Government school education agency of Slovenia

The National Education Institute Slovenia - NEI (Zavod Republike Slovenije za Šolstvo, ZRSŠ) is the main public organisation in Slovenia responsible for development in pre-university education in Slovenia — covering all kindergartens, elementary schools, secondary schools, music schools, and boarding schools.

== Responsibilities and areas ==
The National Education Institute Slovenia has the main responsibility for developing the general education curriculum in Slovenia. It conducts research, develops recommendations and guidelines, supports professional development, and promotes innovations and changes in practice. It also supports the development of theory and legislation. The mission of the institute is to promote lifelong learning according to the goals of sustainable development, innovative environments, and innovation in general.

== History ==
The National Education Institute Slovenia was founded on May 22, 1956 as the Educational Research Institute. On February 21, 1959, it was renamed the Institute for the Development of Education and started operating as a state administrative institution. Its primary duties were evaluation and counselling.

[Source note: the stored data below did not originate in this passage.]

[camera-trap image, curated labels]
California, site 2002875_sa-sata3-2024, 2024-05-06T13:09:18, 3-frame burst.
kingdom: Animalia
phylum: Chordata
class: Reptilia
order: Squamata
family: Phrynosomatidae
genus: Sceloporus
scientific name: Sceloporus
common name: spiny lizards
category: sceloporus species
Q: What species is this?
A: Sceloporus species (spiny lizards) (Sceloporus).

On March 1, 1963, the institute was transformed from a state administrative institution into an independent institution, which henceforth operated on the principles of the then-current policy of self-management. It focused primarily on the didactics and methodology of teaching, the professional development of teachers, and the issue of pedagogical publications; its task was also to gather and study pedagogical documentation.

In 1965 the Institute for the Progress of Education and the Institute for Vocational and Technical Training were merged into the National Education Institute of the SRS. In 1969, the Slovenian Assembly passed the Law on the Pedagogical Service. On its basis the independent self-managing National Education Institute Slovenia was transformed into a state administrative body.

On September 1, 1969, the institutes for education and pedagogic services were transformed into the nine organizational units of the National Education Institute, with regional units in Celje, Dravograd (from 1979 in Slovenj Gradec), Koper/Capodistria, Kranj, Ljubljana, Maribor, Murska Sobota, Novo Mesto, Nova Gorica, Murska Sobota. All of the aforementioned units are still in operation. The main characteristics of the National Education Institute had been common planning, a common programme and joint work reports.

After Slovenia gained independence in 1991, the National Education Institute Slovenia became part of the Ministry of Education and Sports. On July 6, 1995, the National Education Institute Slovenia began to operate as a public institution, which has remained unchanged since. Today, its main responsibilities are counseling, development and research, and other professional tasks in education.